→ EXERCISE DIRECTIONS:
Extend the piece on John Trudell below, picking up right after its final sentence.

→ PAGE:
=-=-=

The Power of John Trudell #BlueIndians

john trudell
James “Jimmy” Looks Twice in Thunderheart, played by John Trudell.

 

By Lara Trace (former editor of the Pequot Times 1999-2004)

It happened years ago… but I can still feel myself outside the Pequot Museum on a bench and the wind is really blowing and John is speaking about his album, and latest tour.

I knew I’d have to read what he said a few times after I listened to the tape I made.  John Trudell was deep, so deep, with level upon level of meaning in both his spoken words and lyrics.  I’d hear him, then I’d process more after a second or third listen… I can’t forget what he said about power and responsibility – you’ll read what he said in this interview.  With the next presidential election whirling around us, it’s hard not to feel powerless. But we are not powerless.

You all know John was an great actor. He was unforgettable in the movie THUNDERHEART.  (Top Photo.) I was lucky to interview him more than once.  (I spoke with him at the Honor the Earth powwow in 1999 in Wisconsin.)  John had a fiery spirit yet he was also fragile.  I felt good energy all around him; his strength was palpable.  After he lost his family, everyone wondered how he’d survive that, even years later. I don’t know how any human could survive intact after your entire family was killed by a house fire.  John did.  John mourned deeply and soared above loss.

=-=-=

→ PROVIDED MATERIAL:
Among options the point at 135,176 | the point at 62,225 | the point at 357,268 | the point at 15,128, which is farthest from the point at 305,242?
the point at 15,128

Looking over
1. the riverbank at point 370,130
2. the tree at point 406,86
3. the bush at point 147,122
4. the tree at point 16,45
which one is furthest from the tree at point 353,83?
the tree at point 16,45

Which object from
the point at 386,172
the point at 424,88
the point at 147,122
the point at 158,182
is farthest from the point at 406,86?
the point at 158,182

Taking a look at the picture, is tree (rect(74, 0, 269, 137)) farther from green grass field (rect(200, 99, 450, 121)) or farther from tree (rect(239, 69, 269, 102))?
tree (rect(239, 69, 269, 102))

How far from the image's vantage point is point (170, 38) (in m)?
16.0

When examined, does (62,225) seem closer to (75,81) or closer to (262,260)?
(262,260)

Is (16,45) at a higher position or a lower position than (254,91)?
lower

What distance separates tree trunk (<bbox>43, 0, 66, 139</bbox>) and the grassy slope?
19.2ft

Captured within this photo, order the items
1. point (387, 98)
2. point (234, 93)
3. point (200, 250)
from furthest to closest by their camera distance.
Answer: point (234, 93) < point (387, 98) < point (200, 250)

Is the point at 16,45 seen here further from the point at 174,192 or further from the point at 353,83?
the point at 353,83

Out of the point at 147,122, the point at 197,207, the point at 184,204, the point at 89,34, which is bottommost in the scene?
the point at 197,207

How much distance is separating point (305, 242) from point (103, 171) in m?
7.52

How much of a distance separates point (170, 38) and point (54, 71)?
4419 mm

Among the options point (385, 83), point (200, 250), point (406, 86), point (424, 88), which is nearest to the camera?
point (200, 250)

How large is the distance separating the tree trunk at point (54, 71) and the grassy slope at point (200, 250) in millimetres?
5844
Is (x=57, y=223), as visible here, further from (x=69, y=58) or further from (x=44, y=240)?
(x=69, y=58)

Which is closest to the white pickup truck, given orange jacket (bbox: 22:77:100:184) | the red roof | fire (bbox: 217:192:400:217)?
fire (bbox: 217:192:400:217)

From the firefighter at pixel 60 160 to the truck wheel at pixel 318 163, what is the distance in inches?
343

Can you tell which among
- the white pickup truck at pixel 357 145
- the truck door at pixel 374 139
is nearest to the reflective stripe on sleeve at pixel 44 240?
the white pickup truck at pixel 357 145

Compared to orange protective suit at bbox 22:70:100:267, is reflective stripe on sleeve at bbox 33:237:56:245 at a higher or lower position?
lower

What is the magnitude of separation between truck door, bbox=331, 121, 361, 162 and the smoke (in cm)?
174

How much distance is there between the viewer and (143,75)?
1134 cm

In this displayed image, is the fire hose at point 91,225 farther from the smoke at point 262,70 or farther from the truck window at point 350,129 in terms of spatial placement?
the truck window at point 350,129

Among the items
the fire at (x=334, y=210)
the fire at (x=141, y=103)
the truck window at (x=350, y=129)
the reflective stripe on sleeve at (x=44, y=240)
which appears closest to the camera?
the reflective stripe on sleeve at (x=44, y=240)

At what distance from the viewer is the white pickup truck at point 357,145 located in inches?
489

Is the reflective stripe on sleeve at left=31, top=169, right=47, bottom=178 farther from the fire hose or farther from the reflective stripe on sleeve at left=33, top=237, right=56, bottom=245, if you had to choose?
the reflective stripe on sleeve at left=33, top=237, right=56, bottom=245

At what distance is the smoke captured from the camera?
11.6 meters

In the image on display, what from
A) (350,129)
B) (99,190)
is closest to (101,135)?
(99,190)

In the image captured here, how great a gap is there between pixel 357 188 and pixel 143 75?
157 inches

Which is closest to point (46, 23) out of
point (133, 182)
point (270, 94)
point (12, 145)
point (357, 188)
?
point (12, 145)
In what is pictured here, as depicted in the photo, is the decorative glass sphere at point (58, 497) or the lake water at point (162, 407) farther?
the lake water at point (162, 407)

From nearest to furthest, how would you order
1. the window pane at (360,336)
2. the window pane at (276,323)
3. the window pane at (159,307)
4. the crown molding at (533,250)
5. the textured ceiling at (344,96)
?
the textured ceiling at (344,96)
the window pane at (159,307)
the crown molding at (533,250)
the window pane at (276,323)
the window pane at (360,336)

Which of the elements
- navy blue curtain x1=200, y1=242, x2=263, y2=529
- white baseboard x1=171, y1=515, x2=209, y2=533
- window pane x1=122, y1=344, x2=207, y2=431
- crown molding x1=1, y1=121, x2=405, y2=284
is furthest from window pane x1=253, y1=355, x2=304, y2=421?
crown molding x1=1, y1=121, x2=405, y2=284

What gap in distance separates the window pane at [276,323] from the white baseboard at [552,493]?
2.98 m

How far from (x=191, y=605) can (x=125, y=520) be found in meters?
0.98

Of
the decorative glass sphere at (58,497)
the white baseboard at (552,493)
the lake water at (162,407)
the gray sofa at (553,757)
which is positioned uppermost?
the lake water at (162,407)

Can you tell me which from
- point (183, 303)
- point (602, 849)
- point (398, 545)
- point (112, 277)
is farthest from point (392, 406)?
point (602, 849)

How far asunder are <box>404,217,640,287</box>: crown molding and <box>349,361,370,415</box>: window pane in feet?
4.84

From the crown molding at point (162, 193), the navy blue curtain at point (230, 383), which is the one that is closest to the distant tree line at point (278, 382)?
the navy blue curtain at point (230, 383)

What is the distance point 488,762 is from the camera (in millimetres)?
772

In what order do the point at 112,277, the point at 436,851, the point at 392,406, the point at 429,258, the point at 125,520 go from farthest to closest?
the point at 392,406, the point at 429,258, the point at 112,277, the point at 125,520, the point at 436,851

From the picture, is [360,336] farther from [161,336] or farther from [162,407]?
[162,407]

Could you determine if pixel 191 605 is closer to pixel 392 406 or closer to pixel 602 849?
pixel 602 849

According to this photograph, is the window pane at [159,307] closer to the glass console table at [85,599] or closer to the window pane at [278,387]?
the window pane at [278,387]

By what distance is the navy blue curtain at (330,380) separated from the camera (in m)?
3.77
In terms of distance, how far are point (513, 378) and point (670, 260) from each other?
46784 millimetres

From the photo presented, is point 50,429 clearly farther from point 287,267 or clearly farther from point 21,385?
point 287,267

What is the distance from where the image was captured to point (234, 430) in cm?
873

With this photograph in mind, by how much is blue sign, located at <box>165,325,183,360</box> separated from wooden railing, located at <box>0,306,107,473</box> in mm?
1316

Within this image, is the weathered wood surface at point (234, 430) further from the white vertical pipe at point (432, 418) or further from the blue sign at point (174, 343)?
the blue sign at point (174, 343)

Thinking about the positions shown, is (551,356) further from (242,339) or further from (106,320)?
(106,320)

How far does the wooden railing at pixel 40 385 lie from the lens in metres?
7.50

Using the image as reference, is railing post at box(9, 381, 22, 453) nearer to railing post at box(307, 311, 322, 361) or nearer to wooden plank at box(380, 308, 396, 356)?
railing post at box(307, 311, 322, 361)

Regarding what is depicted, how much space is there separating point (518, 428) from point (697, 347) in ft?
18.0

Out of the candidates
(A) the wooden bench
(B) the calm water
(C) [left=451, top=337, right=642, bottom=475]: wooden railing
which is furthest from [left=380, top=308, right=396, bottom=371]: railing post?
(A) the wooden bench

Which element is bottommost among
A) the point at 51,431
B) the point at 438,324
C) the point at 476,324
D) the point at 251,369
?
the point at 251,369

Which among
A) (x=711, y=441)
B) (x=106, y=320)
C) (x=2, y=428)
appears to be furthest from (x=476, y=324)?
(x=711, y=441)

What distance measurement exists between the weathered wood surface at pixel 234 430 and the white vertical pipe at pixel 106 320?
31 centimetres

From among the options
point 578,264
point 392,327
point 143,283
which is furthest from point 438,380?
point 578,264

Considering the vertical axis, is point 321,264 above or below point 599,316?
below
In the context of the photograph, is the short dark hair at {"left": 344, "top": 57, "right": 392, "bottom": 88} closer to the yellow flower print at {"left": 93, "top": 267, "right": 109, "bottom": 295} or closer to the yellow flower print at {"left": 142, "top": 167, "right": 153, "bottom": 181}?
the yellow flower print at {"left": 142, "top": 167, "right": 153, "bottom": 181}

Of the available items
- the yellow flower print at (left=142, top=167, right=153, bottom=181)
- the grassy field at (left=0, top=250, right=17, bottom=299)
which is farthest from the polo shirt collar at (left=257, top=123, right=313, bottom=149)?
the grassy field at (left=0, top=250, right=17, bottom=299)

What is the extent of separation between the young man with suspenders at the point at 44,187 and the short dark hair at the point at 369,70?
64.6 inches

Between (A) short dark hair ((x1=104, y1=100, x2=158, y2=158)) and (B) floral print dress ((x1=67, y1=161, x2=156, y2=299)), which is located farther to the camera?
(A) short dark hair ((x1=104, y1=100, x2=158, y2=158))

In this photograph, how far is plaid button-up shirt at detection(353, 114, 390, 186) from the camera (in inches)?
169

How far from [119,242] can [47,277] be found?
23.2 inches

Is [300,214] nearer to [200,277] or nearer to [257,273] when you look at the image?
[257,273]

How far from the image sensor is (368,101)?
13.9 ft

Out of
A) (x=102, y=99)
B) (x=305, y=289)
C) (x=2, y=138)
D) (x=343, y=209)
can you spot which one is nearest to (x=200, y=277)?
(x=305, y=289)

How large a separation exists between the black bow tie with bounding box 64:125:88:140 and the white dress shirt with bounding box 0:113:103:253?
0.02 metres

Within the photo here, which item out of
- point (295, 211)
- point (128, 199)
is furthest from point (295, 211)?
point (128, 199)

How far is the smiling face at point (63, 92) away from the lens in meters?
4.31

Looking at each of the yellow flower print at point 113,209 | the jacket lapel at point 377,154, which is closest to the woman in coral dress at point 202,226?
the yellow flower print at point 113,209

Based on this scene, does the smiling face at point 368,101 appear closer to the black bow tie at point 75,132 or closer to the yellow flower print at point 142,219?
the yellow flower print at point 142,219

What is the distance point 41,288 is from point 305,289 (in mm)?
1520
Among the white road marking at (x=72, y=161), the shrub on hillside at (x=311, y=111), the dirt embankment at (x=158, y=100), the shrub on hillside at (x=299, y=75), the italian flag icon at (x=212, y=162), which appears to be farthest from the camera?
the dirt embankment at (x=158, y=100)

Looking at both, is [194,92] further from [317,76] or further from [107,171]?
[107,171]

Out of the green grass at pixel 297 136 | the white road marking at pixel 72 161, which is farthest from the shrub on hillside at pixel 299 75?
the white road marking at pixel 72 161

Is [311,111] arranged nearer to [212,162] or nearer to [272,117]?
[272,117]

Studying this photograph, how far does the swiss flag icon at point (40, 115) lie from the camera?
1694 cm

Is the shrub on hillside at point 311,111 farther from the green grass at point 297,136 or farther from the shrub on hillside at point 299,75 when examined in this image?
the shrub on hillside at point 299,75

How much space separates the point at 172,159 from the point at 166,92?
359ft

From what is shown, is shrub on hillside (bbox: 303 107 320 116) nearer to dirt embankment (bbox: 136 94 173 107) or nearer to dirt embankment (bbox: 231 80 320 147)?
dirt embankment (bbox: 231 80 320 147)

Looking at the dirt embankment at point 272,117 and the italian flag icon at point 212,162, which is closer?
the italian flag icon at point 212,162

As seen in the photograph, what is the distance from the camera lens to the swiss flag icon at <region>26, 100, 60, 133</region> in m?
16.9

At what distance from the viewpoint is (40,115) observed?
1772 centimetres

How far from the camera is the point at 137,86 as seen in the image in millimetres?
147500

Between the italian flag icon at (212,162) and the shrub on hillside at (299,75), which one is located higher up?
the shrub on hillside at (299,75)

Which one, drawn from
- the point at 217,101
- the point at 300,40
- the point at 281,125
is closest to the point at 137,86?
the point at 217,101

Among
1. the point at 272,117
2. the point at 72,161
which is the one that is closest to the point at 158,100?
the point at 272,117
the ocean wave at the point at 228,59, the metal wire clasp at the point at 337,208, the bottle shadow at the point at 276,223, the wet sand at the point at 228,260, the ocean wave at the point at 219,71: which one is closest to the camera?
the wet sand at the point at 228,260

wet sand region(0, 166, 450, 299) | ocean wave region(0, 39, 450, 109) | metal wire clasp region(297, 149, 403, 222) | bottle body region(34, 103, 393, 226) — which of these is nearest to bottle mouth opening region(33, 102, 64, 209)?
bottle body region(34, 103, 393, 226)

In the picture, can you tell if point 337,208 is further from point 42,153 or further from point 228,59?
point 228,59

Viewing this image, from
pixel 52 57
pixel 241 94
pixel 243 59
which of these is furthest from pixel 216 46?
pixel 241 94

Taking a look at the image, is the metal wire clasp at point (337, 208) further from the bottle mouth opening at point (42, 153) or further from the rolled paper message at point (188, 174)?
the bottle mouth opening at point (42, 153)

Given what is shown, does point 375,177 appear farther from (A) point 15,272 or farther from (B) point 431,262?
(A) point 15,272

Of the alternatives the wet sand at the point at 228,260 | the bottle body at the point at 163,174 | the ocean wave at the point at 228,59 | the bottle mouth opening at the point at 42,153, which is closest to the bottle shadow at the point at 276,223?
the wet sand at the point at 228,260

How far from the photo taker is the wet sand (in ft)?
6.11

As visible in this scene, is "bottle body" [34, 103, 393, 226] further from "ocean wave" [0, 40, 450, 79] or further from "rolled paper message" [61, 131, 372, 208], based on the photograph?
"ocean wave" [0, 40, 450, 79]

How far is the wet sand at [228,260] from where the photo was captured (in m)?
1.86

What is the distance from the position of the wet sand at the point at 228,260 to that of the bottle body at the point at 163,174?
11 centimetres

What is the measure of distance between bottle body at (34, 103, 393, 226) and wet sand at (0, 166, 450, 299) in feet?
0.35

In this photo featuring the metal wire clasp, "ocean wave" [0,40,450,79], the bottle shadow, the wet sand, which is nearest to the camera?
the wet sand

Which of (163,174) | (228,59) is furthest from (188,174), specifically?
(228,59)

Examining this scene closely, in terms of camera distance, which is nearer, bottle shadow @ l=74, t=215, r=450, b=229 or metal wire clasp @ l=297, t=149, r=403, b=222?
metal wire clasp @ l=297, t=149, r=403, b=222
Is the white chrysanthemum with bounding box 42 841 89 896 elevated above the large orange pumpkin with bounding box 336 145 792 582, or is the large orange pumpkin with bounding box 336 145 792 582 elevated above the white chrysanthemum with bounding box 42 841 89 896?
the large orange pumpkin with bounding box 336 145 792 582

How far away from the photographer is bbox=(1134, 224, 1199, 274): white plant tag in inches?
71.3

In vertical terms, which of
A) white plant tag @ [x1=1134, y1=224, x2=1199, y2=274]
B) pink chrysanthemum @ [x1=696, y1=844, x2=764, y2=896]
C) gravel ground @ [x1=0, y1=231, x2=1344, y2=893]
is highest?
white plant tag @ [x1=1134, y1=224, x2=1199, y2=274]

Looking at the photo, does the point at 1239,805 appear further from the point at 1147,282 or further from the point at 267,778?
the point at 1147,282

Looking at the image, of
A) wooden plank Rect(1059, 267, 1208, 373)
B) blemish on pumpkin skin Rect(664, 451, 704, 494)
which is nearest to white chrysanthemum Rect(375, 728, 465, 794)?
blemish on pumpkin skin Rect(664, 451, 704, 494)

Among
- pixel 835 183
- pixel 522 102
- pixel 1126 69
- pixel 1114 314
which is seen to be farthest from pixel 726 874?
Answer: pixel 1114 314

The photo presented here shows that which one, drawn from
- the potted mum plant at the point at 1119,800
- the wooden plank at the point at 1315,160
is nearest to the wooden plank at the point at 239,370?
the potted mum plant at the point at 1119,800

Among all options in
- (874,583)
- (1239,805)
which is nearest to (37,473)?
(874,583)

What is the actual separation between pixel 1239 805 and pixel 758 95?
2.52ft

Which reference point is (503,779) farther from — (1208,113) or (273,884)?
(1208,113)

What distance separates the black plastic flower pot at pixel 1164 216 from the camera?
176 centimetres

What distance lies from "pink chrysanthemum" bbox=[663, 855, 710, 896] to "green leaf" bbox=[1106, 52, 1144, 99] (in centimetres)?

=-=-=

→ EXERCISE RESPONSE:
From my notes, I was glad when Trudell explained how belief (as in religion belief) takes the place of thinking. I jotted in my notes, “Don’t believe – THINK.  We put a whole lot of energy into HOPE and BELIEF and that energy falls into a void and disappears…. You BELIEVE so you don’t have to think…… You HOPE so you don’t have to truly act – it’s a sedation (drug). Nothing changes, religion is brainwashing the consciousness of people desperate to believe…. this just puts the mind in a prison…

“Violence, terror and traumas has defeated tribal belief systems from tribal Europe thru today… and then the traumatized blame themselves….. and the beast continues to get bigger.  The answer is NON-COOPERATION and a clear thinking human being….”  Trudell didn’t waste any words.

The story I’d heard about Trudell (more than once) was he could walk into a group of angry white ranchers full of their prejudice about Indian people and they’d all walk out of the room with their arms over each others shoulders.  That was John.

Here’s what I wrote up back in 2000…

 

Trudell kicks off Pequot Museum concert series

Poet, activist, prophet, American Indian Movement (AIM) founder, actor and recording artist John Trudell (Santee), made a concert stop with his band Bad Dog, at the Mashantucket Pequot Museum and Research Center in May (2000).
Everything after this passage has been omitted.